The main limitation of this study is its observational retrospective design. Although data entry typically occurs in real time or nearly real time, some variables such as relapse-related information may be susceptible to detection and reporting bias. However, the follow-up protocols used in this study were largely comparable, and such bias may therefore be expected to be minimal.

Another limitation was the relatively short follow-up duration. Fingolimod-treated patients had longer follow-up times than those treated with natalizumab and ocrelizumab. However, similar results were replicated on time to relapse after applying pairwise censoring as a sensitivity analysis to control attrition bias. Detecting significant changes in EDSS during this short period is challenging.

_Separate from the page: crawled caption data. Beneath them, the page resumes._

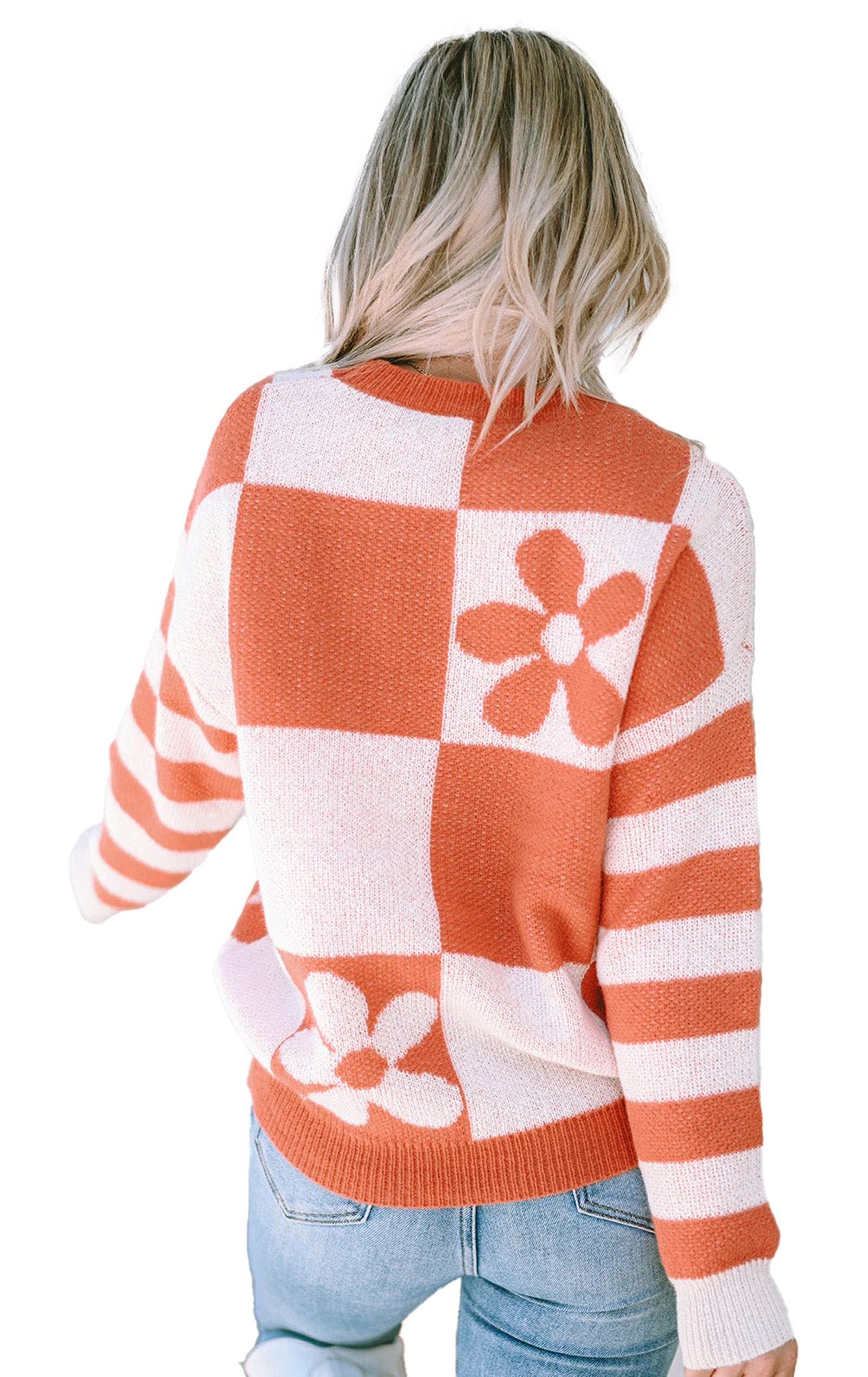 LuckeLadybug brown checkered floral sweater with a cozy design and striped sleeves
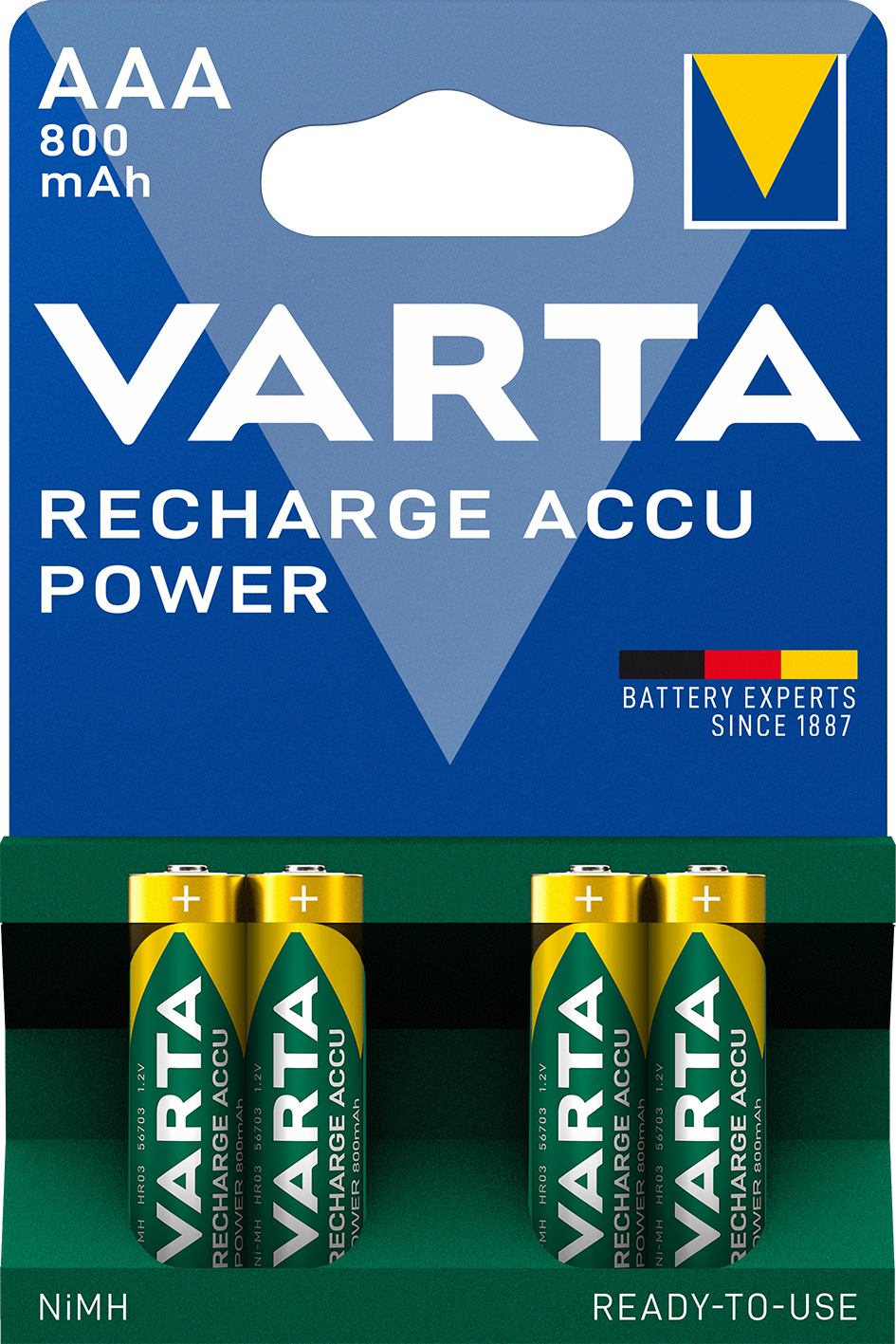 4 NiMH-Akku-Batterien Micro AAA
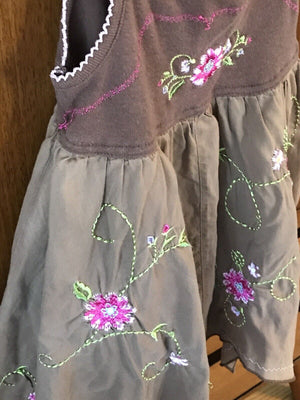 Blueberi Boulevard Brown With Pink Flower Embroidery Flowy Tank Dress 2T USED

Findings for disability accumulation therefore require confirmation over a longer observation period.

We were also unable to compare our radiological data to those of pivotal studies due to the absence of systematic acquisition of radiological outcomes. Consistent acquisition of quantitative MRI data in the context of retrospective multicenter studies still represents a significant challenge. The MRI data in the present study were reported by treating neurologists and were therefore subject to inter-scanner, inter-protocol, and inter-rater error. However, the lack of a formalized definition of MRI follow-up was not expected to introduce a systematic bias, as the same physician reported MRI in the three patient groups, and categorized results were subjected to analysis.

Most of the patients in the present study were switchers from other types of therapy. Numbers of naïve patients were relatively low. Analyses could not be applied to naïve patients, nor to subjects with low disease activity. Therefore, although the results of this study suggest that natalizumab and ocrelizumab are superior to fingolimod in terms of relapse rates and MRI activity, the same assumption cannot be extended to patients with less disease activity.

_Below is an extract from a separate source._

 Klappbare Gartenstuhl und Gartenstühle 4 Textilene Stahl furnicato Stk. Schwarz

Rebound activity in patients switching from fingolimod or natalizumab may be related to early relapse activity. However, low relapse rates with natalizumab and ocrelizumab imply that rebound activity did not cause an obvious increase in relapse activity. Low numbers of patients switched from natalizumab in fingolimod cohorts (3.3% and 3.4%).

Although all three drugs share similar indications, their availability differs since ocrelizumab only entered the market after 2018. Neurologists may be oriented toward to selecting ocrelizumab in case of a higher risk of development of a progressive form of the disease. Several patients were treated with fingolimod and natalizumab before the availability of ocrelizumab. However, disease activity was the main reason for initiating therapy in all three groups.

In conclusion, this real-world observational study using propensity score-based matching suggests that natalizumab and ocrelizumab exhibited similar effectiveness in reducing relapse activity. Natalizumab and ocrelizumab were superior to fingolimod in reducing relapse activity. All three drugs exhibited similar effects on disability accumulation in a short period.

Although randomized clinical trials are the mainstay for evaluating drug efficacy and safety, the analysis of observational data provides practical evidence. Efficacy is not the only criterion to be considered in the selection of therapies for an individual patient. Observed statistical significances in reducing relapse activity of natalizumab and ocrelizumab comparing to fingolimod are from small differences. Statistical significance may not clinically significant for an individual patient. Treatment decisions need to be made based on complex evaluations and must include patient preference, adherence, treatment safety, family planning, and cost.

Given the uncertainty and variability associated with treatment effects between DMTs, real-world data, preferably from longitudinal follow-up studies, will provide additional information with which to assess long-term effectiveness.